For people running both enrich and shred, we’ll look at the volumes of the enriched archive since the shred job will be the most resource-hungry.
Let’s say that, on average, the archive enriched runs clock at around 2Gb of gzip-compressed files.
Let’s say that we have a compression factor of around 10, that gives us 20Gb of raw data in HDFS.
By default, the HDFS block size is 128Mb on EMR, that’s 160 blocks. We know that we have to reach at least a parallelism of 160 to read everything in parallel because there is a direct mapping between the number of HDFS blocks to read and Spark tasks.

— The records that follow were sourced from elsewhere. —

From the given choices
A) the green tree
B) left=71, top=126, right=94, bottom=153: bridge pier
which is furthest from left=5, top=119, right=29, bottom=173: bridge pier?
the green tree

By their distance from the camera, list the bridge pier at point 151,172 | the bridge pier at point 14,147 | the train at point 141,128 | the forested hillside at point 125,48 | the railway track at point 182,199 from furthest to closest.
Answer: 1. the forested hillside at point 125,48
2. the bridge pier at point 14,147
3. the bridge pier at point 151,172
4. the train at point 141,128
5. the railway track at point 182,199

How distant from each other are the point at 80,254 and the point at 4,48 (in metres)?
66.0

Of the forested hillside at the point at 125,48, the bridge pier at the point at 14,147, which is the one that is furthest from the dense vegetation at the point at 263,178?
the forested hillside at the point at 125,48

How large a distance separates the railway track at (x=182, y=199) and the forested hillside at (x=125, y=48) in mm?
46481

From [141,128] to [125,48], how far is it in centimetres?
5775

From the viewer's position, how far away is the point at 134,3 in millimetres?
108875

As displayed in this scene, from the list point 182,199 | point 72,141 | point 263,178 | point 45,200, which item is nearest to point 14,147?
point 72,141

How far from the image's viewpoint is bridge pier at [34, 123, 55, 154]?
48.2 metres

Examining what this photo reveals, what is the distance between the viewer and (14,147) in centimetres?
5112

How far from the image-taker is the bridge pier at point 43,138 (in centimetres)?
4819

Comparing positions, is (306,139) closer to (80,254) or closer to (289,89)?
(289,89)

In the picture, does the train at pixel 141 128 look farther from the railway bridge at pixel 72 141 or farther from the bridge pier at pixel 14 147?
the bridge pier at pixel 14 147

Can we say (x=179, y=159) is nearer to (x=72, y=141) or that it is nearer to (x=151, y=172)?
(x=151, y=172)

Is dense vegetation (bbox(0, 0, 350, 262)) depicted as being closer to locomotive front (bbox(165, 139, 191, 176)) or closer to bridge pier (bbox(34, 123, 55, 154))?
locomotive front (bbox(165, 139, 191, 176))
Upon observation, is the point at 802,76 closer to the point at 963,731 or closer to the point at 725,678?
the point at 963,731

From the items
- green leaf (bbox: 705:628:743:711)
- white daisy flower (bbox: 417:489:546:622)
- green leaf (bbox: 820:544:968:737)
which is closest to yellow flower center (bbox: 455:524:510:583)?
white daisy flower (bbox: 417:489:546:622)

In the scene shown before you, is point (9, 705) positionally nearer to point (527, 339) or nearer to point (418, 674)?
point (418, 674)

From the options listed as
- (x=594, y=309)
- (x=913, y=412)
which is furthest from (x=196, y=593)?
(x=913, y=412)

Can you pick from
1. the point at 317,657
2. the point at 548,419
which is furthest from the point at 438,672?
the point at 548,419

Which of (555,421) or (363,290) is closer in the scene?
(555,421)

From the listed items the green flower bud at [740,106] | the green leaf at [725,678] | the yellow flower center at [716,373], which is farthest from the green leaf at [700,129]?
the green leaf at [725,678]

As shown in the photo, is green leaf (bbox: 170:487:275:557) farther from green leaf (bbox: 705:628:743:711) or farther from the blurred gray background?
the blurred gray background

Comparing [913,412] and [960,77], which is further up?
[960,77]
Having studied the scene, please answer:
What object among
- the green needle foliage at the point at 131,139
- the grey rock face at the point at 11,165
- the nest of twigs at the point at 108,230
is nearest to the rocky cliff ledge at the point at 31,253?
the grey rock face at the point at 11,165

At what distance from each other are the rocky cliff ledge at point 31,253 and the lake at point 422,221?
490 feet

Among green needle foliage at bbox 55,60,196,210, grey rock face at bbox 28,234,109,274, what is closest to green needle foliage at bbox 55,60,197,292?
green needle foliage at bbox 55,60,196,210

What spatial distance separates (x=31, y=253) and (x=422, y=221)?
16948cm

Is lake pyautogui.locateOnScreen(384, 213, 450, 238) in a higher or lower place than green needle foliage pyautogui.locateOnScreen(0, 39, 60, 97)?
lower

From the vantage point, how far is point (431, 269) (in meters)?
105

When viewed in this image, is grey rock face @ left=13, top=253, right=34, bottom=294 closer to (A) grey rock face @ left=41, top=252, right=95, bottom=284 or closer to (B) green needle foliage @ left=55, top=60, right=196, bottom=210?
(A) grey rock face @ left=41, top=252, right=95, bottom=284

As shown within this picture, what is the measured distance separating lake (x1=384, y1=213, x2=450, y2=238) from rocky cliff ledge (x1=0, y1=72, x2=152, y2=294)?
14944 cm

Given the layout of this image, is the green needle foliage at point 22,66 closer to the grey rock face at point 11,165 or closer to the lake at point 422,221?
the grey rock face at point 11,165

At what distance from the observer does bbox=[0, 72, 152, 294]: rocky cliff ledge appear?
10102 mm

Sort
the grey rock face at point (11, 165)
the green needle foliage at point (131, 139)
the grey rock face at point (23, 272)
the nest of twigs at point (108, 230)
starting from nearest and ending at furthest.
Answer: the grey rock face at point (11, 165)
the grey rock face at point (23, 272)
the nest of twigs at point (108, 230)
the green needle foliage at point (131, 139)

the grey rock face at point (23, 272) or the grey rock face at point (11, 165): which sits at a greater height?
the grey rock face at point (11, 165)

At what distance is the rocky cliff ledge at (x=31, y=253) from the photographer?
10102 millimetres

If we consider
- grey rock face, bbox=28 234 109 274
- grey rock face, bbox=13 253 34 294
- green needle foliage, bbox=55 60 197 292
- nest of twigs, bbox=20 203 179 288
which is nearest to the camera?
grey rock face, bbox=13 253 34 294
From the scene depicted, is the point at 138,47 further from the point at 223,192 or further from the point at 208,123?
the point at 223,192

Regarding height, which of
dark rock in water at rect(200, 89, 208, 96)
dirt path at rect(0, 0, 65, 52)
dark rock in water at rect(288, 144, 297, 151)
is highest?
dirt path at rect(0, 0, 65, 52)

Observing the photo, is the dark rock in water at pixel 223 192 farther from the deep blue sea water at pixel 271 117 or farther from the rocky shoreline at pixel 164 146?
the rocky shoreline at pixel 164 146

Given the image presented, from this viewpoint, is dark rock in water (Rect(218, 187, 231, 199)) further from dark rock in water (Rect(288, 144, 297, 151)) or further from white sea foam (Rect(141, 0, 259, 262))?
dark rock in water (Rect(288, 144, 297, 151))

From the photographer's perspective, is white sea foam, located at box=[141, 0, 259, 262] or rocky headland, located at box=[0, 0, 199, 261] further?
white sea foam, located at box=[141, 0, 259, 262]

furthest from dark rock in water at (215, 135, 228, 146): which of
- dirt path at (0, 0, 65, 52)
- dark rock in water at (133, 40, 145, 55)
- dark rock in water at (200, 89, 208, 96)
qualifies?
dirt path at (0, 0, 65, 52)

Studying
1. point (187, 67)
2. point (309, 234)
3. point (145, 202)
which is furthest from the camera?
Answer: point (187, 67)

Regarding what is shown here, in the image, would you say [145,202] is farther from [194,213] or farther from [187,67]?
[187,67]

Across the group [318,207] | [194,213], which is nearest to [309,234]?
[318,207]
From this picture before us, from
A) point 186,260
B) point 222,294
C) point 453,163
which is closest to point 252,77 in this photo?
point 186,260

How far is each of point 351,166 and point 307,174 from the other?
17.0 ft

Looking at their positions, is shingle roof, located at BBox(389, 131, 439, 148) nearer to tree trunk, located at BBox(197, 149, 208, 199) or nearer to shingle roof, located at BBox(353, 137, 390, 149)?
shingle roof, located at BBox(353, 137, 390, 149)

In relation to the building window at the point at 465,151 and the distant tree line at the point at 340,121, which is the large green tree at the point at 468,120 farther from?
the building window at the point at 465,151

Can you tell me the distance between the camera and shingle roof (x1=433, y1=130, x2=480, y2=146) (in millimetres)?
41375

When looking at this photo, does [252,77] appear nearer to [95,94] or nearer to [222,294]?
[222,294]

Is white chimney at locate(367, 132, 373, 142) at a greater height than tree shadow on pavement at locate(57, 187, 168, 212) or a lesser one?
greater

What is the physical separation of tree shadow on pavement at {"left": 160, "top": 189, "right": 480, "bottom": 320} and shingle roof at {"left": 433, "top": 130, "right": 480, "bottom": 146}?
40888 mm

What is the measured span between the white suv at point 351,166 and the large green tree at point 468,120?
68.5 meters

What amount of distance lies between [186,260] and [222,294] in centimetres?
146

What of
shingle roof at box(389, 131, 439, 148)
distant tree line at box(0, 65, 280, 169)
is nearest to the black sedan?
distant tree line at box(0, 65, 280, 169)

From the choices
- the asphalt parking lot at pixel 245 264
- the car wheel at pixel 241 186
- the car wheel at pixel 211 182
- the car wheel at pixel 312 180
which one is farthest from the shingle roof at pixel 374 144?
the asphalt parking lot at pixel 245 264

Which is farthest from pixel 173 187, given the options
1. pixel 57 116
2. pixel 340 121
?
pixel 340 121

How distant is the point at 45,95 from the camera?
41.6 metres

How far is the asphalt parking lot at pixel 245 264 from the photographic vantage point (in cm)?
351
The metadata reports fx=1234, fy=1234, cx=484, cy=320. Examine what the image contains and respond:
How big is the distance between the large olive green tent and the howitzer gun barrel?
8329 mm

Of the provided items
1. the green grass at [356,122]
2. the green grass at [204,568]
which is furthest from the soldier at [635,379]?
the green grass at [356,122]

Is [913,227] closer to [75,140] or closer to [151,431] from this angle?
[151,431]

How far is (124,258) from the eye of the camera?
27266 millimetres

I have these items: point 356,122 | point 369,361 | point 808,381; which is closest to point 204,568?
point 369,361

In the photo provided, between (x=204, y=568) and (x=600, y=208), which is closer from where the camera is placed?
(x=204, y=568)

Usually, we will want between 2 and 4 tasks per core. As a result, we need between 80 and 40 cores for our cluster. Let’s go with 40 cores.
At this point, we have to choose the instance type. There are two choices, either c4 (with 1 Gb per core) or r4 (with 7.6Gb per core). In our experience, c4 simply doesn’t cut it memory-wise. As a result, we’ll go with r4.
We’ll pick 6 r4.2xlarge which gives us 48 cores. After that you can refer to the spreadsheet, however be careful that EMR doesn’t leave all the box memory to yarn and actually takes a lot out (e.g. it makes 23Gb available on r4.xlarge box which have 30.5Gb of memory). That’s why we’re specifying
yarn.scheduler.maximum-allocation-mb below (they are the amount of ram available 61440Mb minus 3584Mb for everything that is no spark: the OS, the datanode, etc).
Note that we further tuned
Memory overhead coefficient as 0.15 (gives better results in our experience) and
Parallelism per core as 4 as discussed above in the spreadsheet.
Once we have this baseline configuration running, we can further tune according to the information we gather while monitoring the job.
Final note on gzip, Spark shouldn’t have to pick up gzip files directly as the format is not splittable, i.e. a gzipped file of 10Gb will be processed by a single core. As a result, you need to either convert it to LZO or uncompress it. In the upcoming R97, we have modified the s3-dist-cp step moving the raw files collected by the clojure collector (which are gzipped) to HDFS to uncompress them.
Hope it helps.